1. Aux sources du devoir
A. La dette
« Devoir » vient du verbe latin debere qui signifie « avoir une dette ». Dans
ses études sur le droit ancien, Louis Gernet nous apprend que le devoir,
debitum, désignait la satisfaction que le débiteur était tenu de fournir à son
créancier. Avoir des devoirs serait donc être endetté, et faire son devoir,
honorer sa dette. Lorsque je suis redevable à quelqu’un, il dispose ainsi d’un
droit sur moi, et je suis son obligé. L’obligation est la marque d’une dépen-
dance reconnue. Je suis tenu de faire quelque chose envers une autre
personne, étant donné une situation antérieure. Gernet indique aussi que
c’est le premier sens de l’engagement. Si l’époque moderne nous a habitué
à le concevoir, avec Sartre, comme l’action d’une liberté qui décide souverai-
nement d’orienter son existence, il faut savoir qu’à l’origine, ce terme
désignait l’état de celui qui doit acquitter le prix de sa dette. Il arrivait même
que l’on fût réduit à l’esclavage faute de n’avoir pu payer ce que l’on devait.

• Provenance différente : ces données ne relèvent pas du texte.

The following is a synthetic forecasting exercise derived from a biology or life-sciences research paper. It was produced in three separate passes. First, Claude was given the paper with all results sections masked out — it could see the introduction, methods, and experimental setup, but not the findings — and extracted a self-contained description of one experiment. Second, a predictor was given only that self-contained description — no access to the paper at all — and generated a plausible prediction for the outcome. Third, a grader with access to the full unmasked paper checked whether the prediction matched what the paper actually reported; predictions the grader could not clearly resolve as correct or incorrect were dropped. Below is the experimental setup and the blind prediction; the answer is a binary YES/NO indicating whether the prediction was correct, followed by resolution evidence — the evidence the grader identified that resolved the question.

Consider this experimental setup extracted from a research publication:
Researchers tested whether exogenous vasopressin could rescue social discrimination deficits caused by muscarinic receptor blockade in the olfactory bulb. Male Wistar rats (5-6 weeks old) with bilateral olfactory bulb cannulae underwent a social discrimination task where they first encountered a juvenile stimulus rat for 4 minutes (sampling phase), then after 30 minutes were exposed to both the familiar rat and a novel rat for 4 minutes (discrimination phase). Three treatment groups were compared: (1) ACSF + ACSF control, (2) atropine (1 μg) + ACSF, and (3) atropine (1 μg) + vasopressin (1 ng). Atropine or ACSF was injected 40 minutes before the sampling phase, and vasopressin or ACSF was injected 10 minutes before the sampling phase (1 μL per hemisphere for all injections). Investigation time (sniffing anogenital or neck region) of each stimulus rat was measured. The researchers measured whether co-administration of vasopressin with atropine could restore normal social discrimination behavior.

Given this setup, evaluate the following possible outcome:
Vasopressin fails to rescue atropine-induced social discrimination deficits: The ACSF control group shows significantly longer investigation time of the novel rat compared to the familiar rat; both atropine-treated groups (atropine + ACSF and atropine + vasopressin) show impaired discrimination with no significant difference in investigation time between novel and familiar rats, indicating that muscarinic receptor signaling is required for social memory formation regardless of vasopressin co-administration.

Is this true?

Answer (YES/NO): NO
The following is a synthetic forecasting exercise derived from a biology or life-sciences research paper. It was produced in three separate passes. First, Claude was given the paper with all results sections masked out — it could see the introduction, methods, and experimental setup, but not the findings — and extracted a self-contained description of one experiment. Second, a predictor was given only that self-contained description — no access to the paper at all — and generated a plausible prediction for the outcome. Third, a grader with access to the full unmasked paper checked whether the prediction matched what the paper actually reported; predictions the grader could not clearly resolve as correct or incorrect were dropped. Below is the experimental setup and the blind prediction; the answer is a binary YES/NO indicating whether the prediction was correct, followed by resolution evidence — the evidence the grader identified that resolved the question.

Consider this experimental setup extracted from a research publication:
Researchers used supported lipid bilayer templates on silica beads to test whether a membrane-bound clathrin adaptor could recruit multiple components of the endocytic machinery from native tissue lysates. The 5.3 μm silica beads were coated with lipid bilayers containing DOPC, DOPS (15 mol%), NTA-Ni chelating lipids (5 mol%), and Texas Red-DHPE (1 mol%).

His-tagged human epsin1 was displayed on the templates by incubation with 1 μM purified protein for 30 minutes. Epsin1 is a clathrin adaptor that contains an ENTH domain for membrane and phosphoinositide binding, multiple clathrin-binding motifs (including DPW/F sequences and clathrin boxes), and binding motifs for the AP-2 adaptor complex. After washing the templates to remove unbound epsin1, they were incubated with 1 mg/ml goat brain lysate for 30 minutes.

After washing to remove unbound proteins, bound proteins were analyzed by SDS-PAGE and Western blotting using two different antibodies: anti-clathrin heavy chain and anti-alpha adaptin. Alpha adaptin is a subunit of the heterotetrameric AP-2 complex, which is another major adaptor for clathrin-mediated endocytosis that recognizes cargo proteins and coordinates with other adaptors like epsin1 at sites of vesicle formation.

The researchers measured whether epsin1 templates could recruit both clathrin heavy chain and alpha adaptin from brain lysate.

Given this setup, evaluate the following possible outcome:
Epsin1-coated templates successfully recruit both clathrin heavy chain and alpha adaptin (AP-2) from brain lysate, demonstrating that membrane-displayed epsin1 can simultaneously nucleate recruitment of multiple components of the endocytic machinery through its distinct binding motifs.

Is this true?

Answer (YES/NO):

On engageait jusqu’à sa liberté.
B. Obligation et contrainte
Ce passage par les sources archaïques du devoir peut d’abord expliquer
que l’opinion confonde si souvent l’obligation et la contrainte. Le cas de
l’esclavage est assez parlant. Il importe cependant de faire des distinctions
conceptuelles. La contrainte désigne l’action d’une force non reconnue par
notre volonté. Rousseau, dans le Contrat social, l’illustre par l’exemple d’un
brigand me menaçant de son pistolet. Si je lui cède en lui donnant mon
argent, les mobiles de mon acte seront la crainte et la prudence. Ce ne sera
donc pas un devoir. Rousseau distingue ainsi nettement deux façons
d’obéir. L’obligation est une manière d’obéir fondée sur le sentiment que la
chose doit être faite parce qu’elle est juste. Je me sens « en conscience »
tenu d’accomplir ce qui est demandé. Nous retrouvons l’idée d’un dû à
acquitter. Par exemple, aller voir un parent âgé et devenu désagréable est
un devoir. Nous savons que nous lui devons cette visite compte tenu de ce
qu’il a fait pour nous autrefois. Que cela ne nous plaise pas n’est pas une
raison suffisante pour assimiler cette obligation à la menace d’un malfaiteur
ou d’un plus fort qui nous intimide. Le devoir n’a pas pour fondement
l’agréable mais le bien.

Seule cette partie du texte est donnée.